Cet endroit était célèbre pour les personnes qui recherchaient des aventures d'un soir ou un endroit pour entretenir leurs liaisons. Les adultères se produisaient si souvent ici, que l'hôtel avait son propre surnom : Hôtel de l'adultère !
Par pure coïncidence, un nouveau film dans lequel Julia avait joué avait été tourné à Double Q. Elle connaissait donc très bien l'endroit.
Ses doigts ont serré si fort le téléphone que ses articulations ont bleui.
Julia s'est retenue et a souri. « M. Chen, c'est toujours dans un hôtel que tu conclus les affaires ? Je suis assez impressionnée. »
Avant qu'elle ne puisse en dire plus, Terence Chen a immédiatement raccroché.
Serrant les dents, elle est sortie de son salon. « Abby, donne-moi les clés de la voiture. »
« Julia, la fête commence dans deux heures et... », Abby a froncé les sourcils, regardant à gauche et à droite.
« N'as-tu pas entendu ce que je viens de dire ? », a-t-elle demandé. Abby s'est figée, ses mains tremblant déjà à la vue de Julia en colère. Consuela Shen s'est finalement approchée d'elles. Elle a demandé à Abby de partir avant de traîner Julia dans le salon, la mine renfrognée.
« As-tu perdu la tête ? Vois-tu à quel point cet endroit est bondé ? Sais-tu même à quel point c'est important d'être ici ? Il y aura plein de ragots sur toi. Tu feras très certainement la une des journaux ce soir si tu continues à agir comme ça ! » Consuela était remontée, gesticulant avec exaspération.
« Ah oui ? Eh bien, je m'en fous. » Julia a ricané. En ce moment même, son mari avait une liaison avec une autre salope qu'il avait probablement trouvée dans un bar. Elle se fichait de ce que le monde entier pourrait penser d'elle.
« S'il te plaît, Consuela. Je n'ai besoin que d'une heure. J'ai besoin de parler à mon mari », a-t-elle plaidé en prenant son agent par le poignet. Mais cela n'a eu aucun effet sur Consuela.
« As-tu idée de combien j'ai travaillé juste pour t'amener ici ? Même si le ciel s'effondre, tu n'es pas autorisée à sortir. Pas avant la fin de cet événement. »
« Consuela... » Sachant que les supplications ne fonctionneraient pas sur son agent, Julia a décidé d'être honnête. « Terence... Il m'a trompée. Je ne peux pas rester là pendant les deux prochaines heures en faisant semblant que ça ne se passe pas maintenant ! »

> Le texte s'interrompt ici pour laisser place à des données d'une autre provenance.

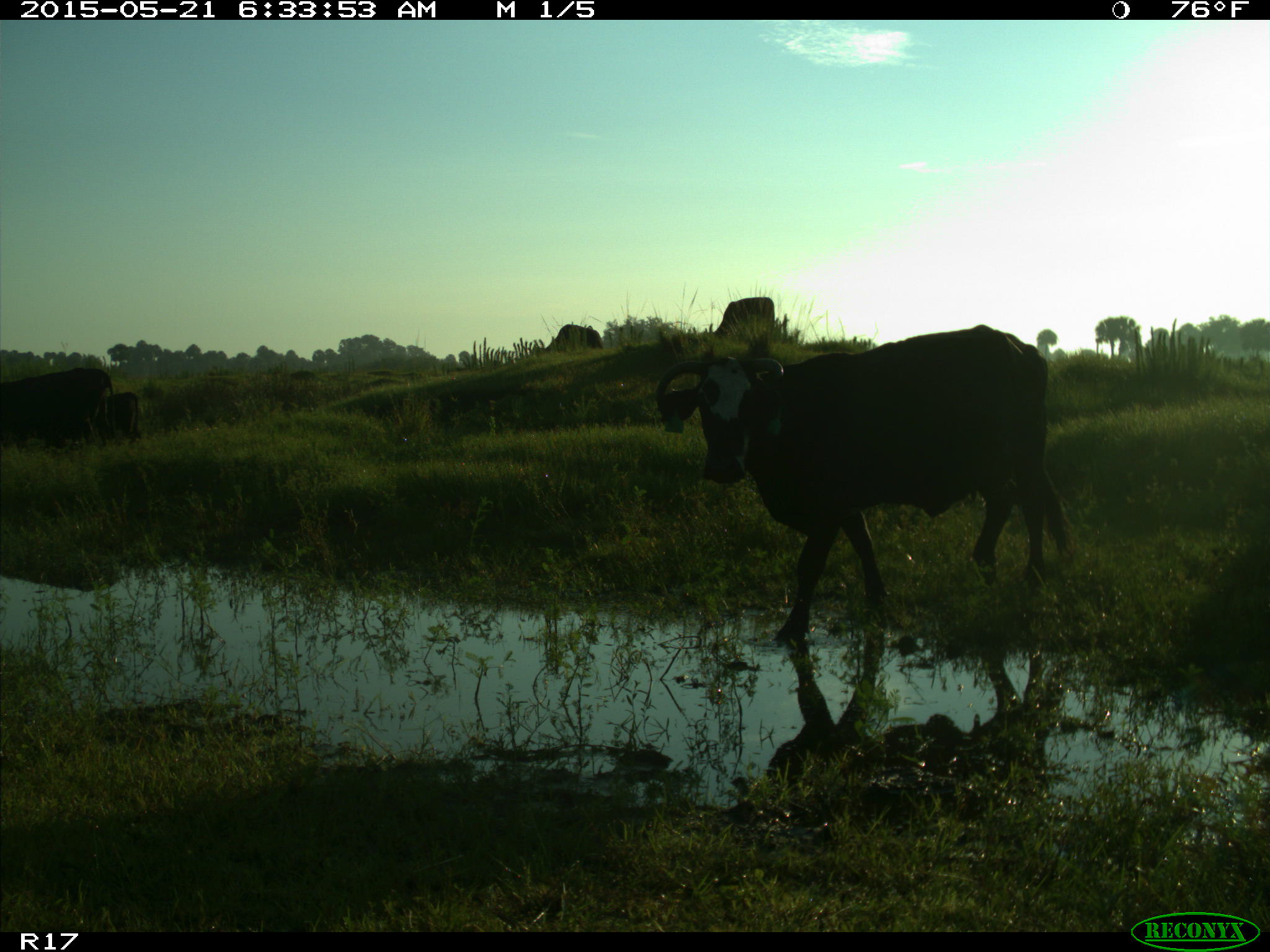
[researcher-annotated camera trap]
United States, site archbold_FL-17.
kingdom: Animalia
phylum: Chordata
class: Mammalia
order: Artiodactyla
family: Bovidae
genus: Bos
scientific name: Bos taurus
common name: domestic cow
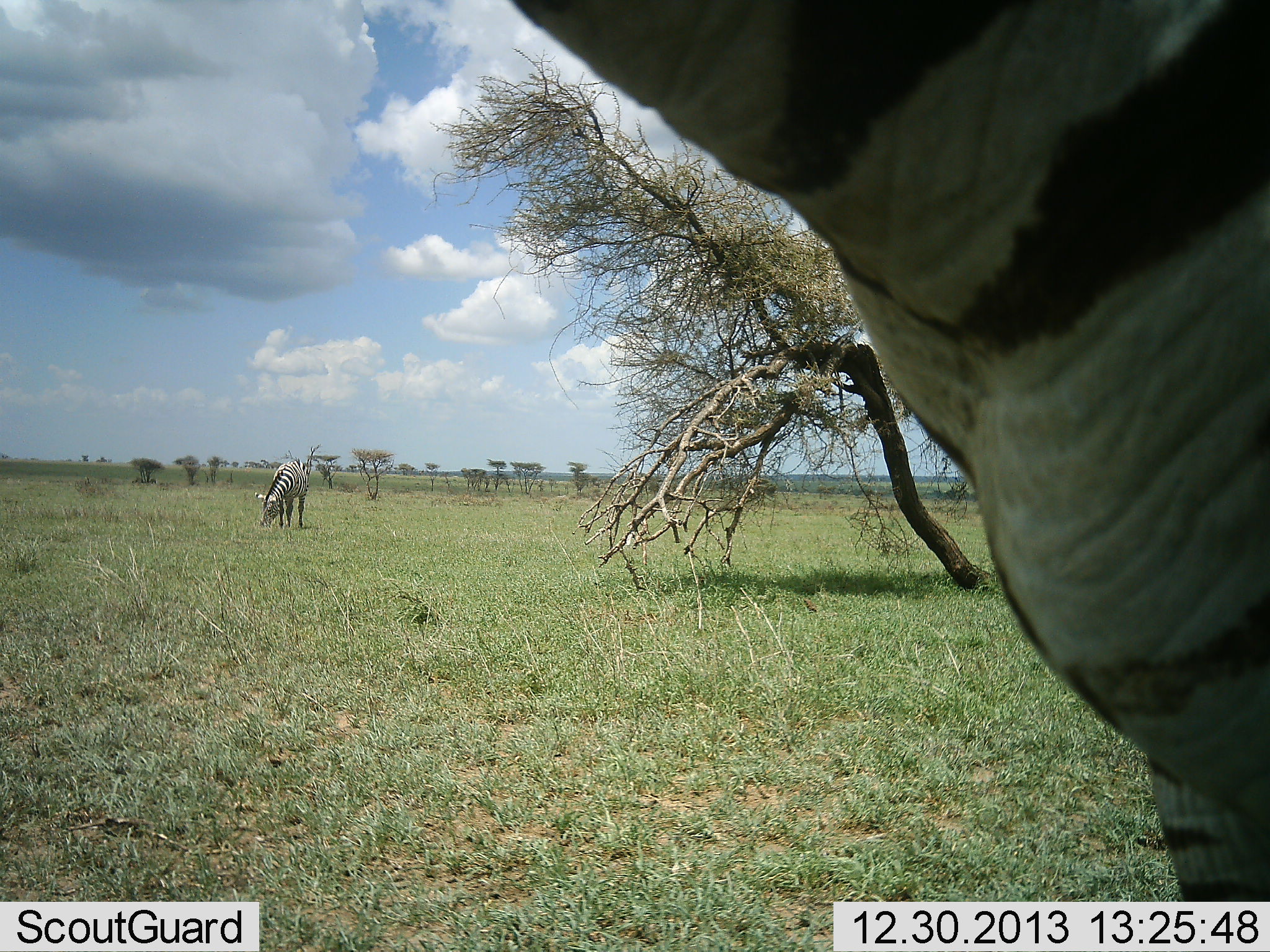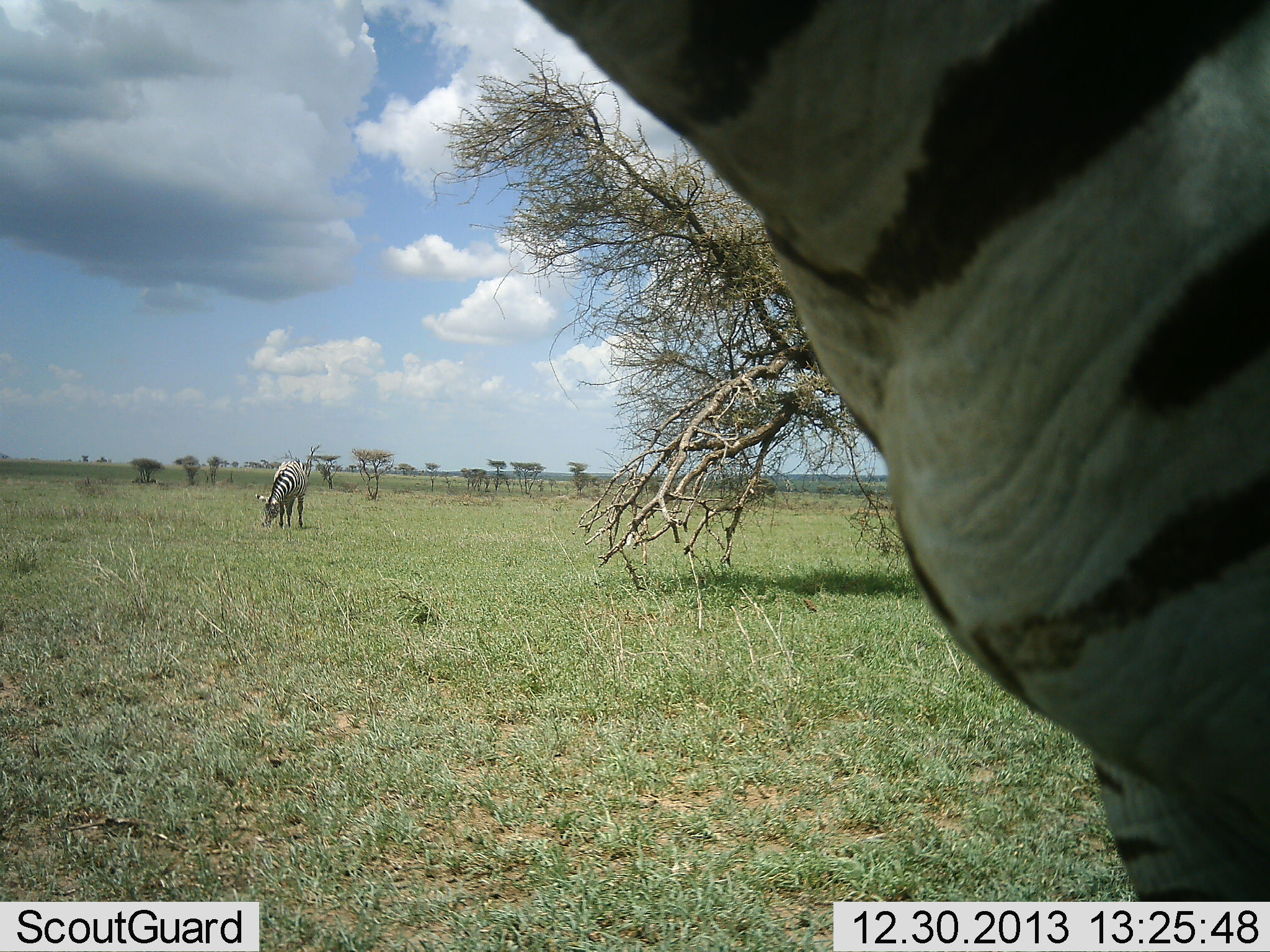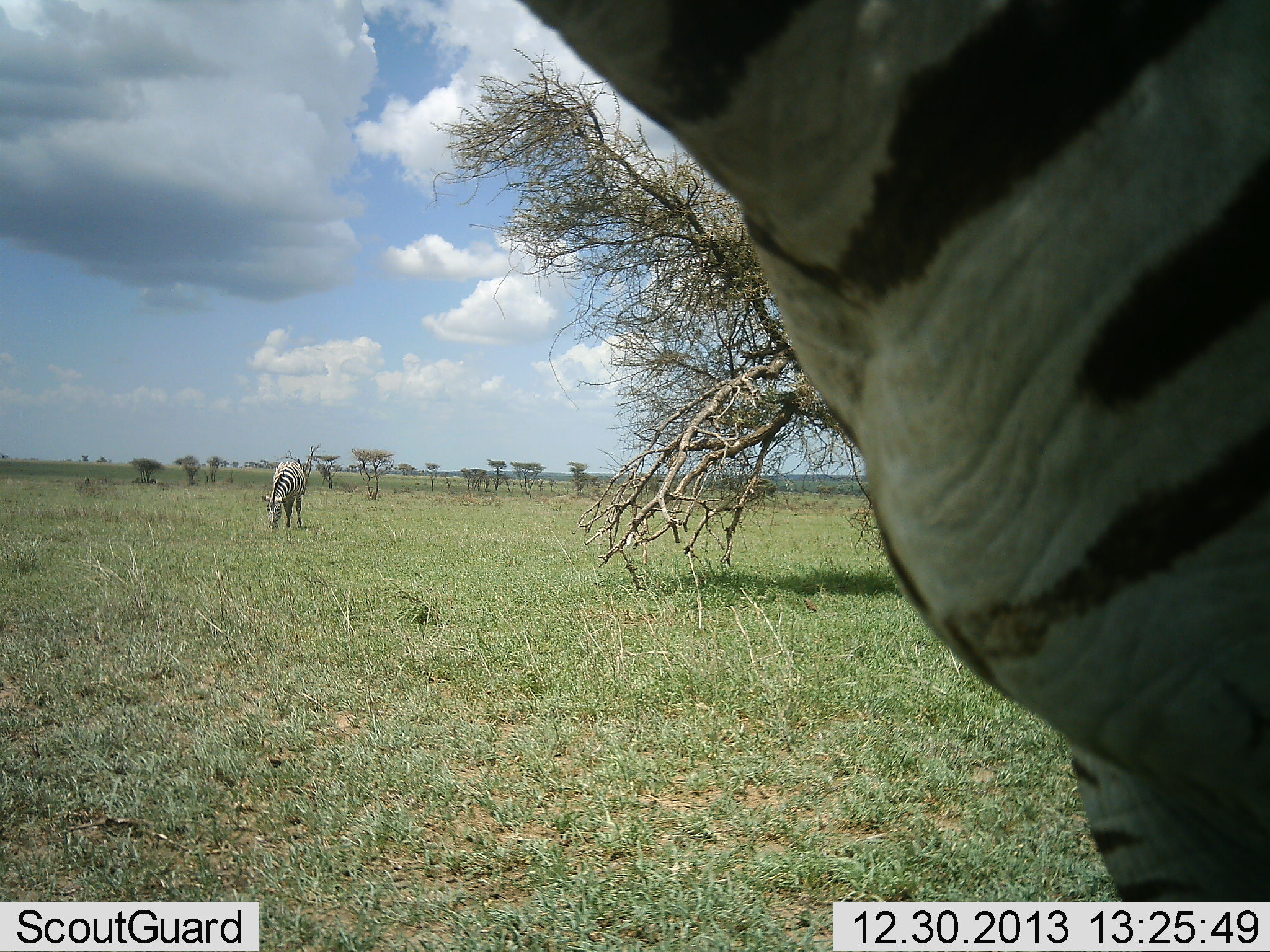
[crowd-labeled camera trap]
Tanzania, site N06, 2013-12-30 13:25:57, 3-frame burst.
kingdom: Animalia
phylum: Chordata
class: Mammalia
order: Perissodactyla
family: Equidae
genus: Equus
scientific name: Equus quagga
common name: plains zebra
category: zebra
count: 2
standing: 100%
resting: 0%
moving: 0%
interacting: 0%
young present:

« Je savais que c'était encore ce crétin ! » Le visage de Consuela a pâli de rage. Elle a agité un doigt vers elle. « Tu es une fille formidable, Julia, mais ça devient ridicule ! Cet homme ne t'aime pas. Vous êtes mariés depuis déjà trois ans, mais qui d'autre le sait ? Il n'y a que moi. N'est-il pas préférable que d'y mettre fin maintenant ? »
« Tu as raison. » Julia a souri amèrement. « C'est juste que... Je veux juste lui parler. »
Julia lui a jeté un coup d'œil. « Je n'ai pas pu me décider dans le passé, car j'étais aveuglée par mon amour pour lui. Ce que je veux dire... c'est que cela fait treize ans... Si je le vois avec une autre femme, je laisserai tomber. »
« Julia. » Consuela a froncé les sourcils. « Écoute, je peux résoudre n'importe quel problème pour toi à tout moment, mais ce n'est pas le bon moment. Tu ne peux rien faire de stupide ce soir. »
« S'il te plaît. » Les larmes sont montées aux yeux de Julia alors qu'elle suppliait sans arrêt.
Mais Consuela n'a pas cédé d'un pouce. Elle se tenait debout près de la porte, les bras croisés. « Tu ne penses pas qu'il est temps que tu te débarrasses de ce fardeau ? » Julia a haussé les sourcils.
Consuela lui a rendu son regard.
Consuela connaissait bien Julia. Elle ferait feu de tout bois juste pour obtenir ce qu'elle voulait. « Si tu es aussi éloquente devant Terence que quand tu es devant moi, alors vous deux n'en seriez pas arrivés dans cette étape. »
Elle a jeté un coup d'œil à sa montre. « Il reste encore une heure et demie avant le dîner. Tu as cinquante minutes. Fais tout pour revenir à temps. »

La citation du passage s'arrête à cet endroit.